TASK ITEM:
Output only the lines that run from the line holding "scientific name: Tayassu pecari" to the end of the entries, both ends included, and skip the pictures.

DATA FOR THIS EXERCISE:
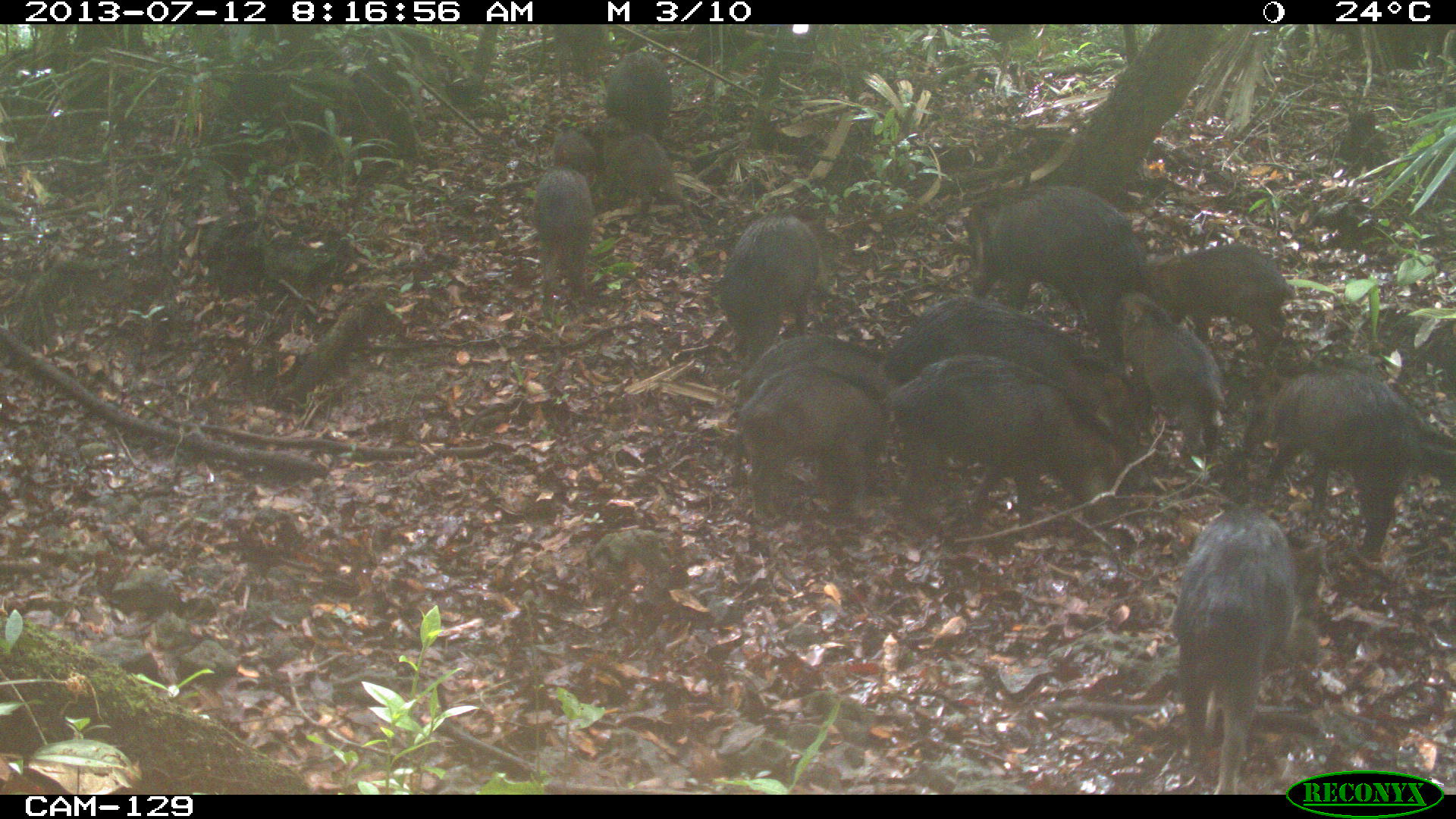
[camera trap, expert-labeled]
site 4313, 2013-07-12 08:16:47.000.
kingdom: Animalia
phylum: Chordata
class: Mammalia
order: Artiodactyla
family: Tayassuidae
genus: Tayassu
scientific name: Tayassu pecari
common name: white-lipped peccary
Tayassu pecari (white-lipped peccary), count 20.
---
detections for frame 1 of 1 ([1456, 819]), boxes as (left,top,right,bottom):
tayassu pecari: (882,352,1134,536); (885,291,1155,461); (1164,504,1297,796); (1238,363,1440,555); (961,181,1174,356); (728,360,889,524); (1111,289,1228,481); (1149,240,1296,371); (714,212,821,374); (597,115,701,230); (735,336,899,407); (528,164,598,327); (600,50,673,144); (547,122,600,189)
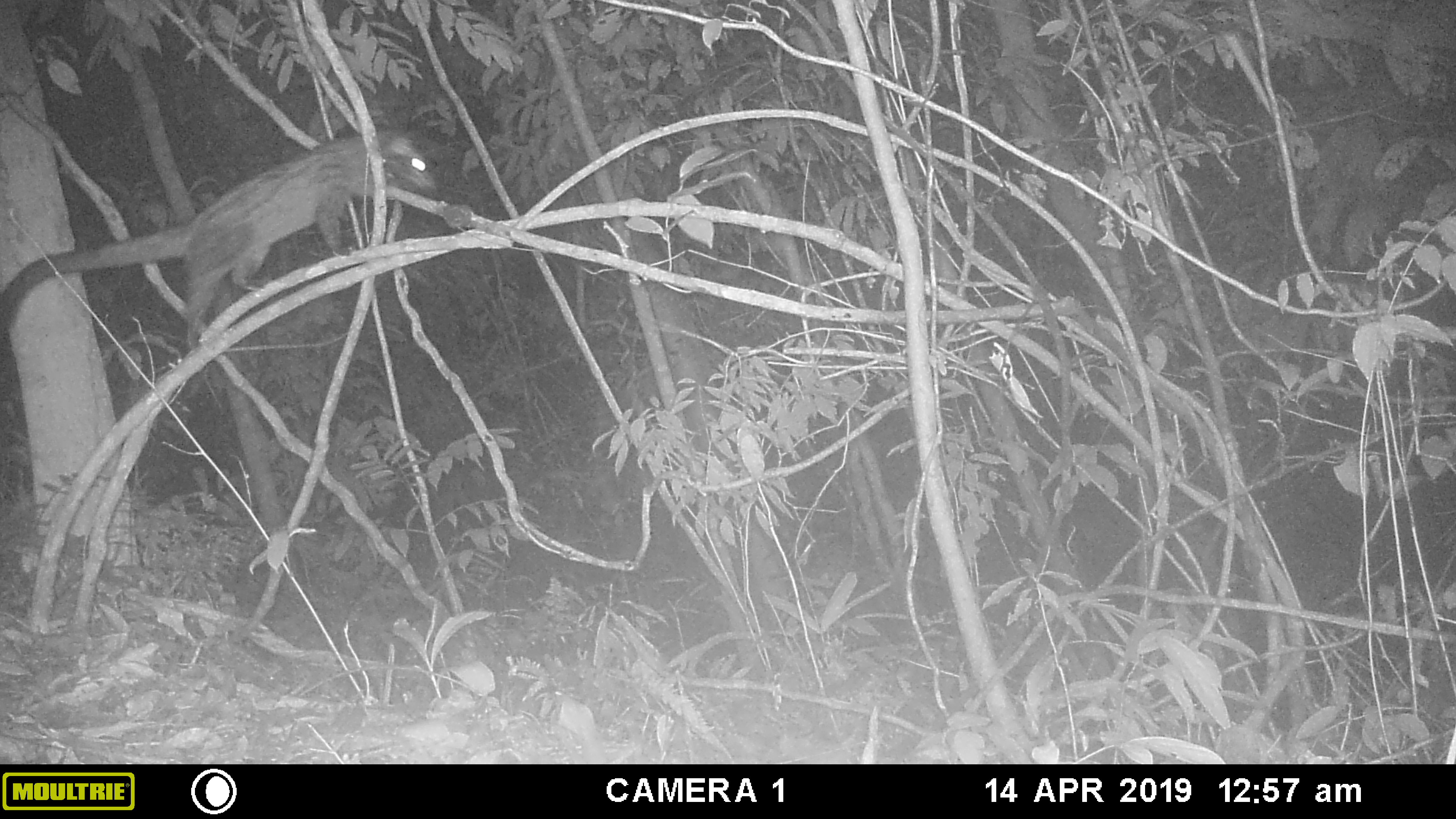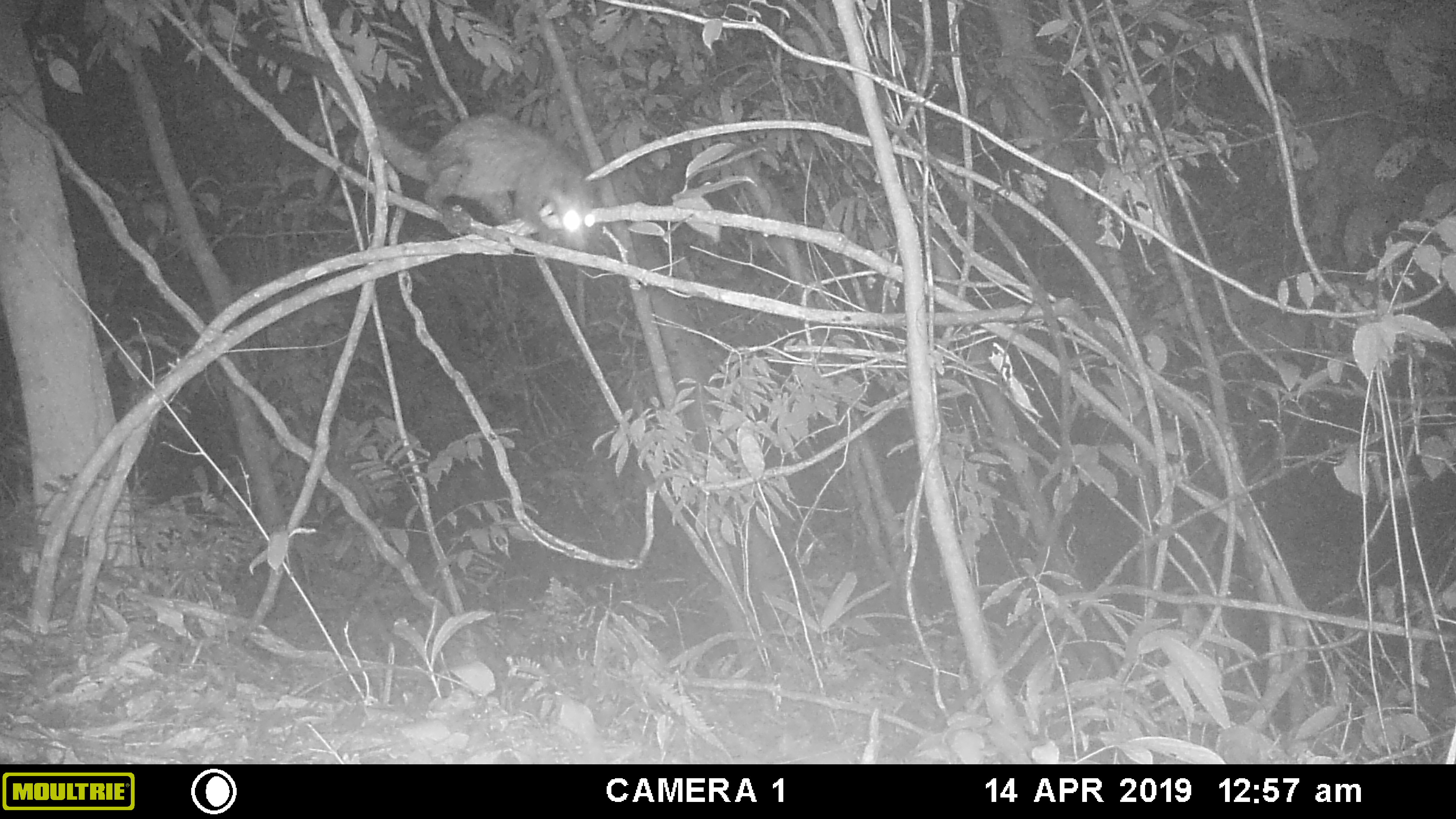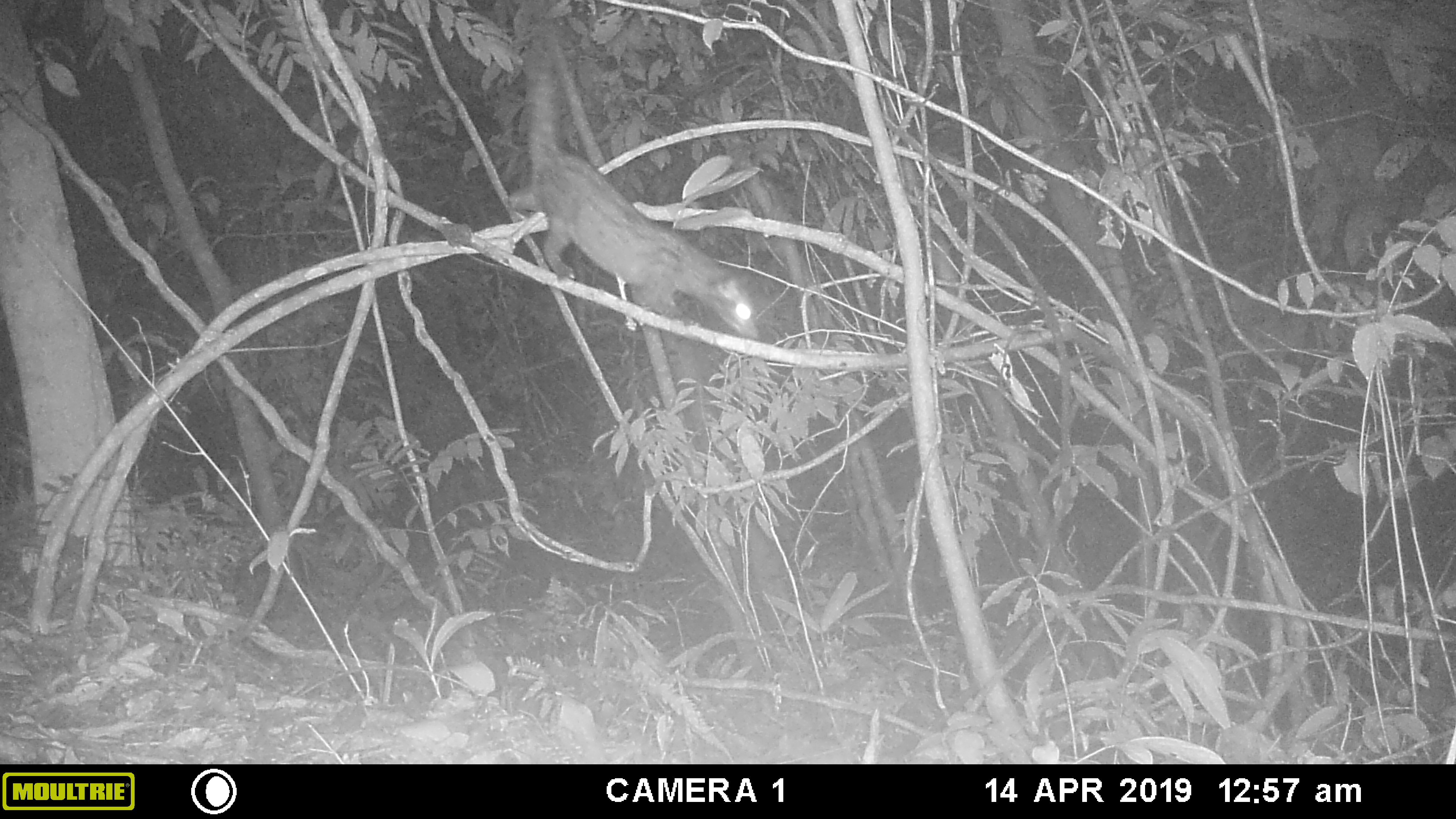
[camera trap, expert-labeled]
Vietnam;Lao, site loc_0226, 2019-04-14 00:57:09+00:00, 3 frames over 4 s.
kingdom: Animalia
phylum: Chordata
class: Mammalia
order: Carnivora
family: Viverridae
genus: Paradoxurus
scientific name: Paradoxurus hermaphroditus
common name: common palm civet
Common palm civet (Paradoxurus hermaphroditus). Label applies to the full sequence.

FINISHED EXERCISE:
scientific name: Tayassu pecari
common name: white-lipped peccary
Tayassu pecari (white-lipped peccary), count 20.
---
detections for frame 1 of 1 ([1456, 819]), boxes as (left,top,right,bottom):
tayassu pecari: (882,352,1134,536); (885,291,1155,461); (1164,504,1297,796); (1238,363,1440,555); (961,181,1174,356); (728,360,889,524); (1111,289,1228,481); (1149,240,1296,371); (714,212,821,374); (597,115,701,230); (735,336,899,407); (528,164,598,327); (600,50,673,144); (547,122,600,189)
[camera trap, expert-labeled]
Vietnam;Lao, site loc_0226, 2019-04-14 00:57:09+00:00, 3 frames over 4 s.
kingdom: Animalia
phylum: Chordata
class: Mammalia
order: Carnivora
family: Viverridae
genus: Paradoxurus
scientific name: Paradoxurus hermaphroditus
common name: common palm civet
Common palm civet (Paradoxurus hermaphroditus). Label applies to the full sequence.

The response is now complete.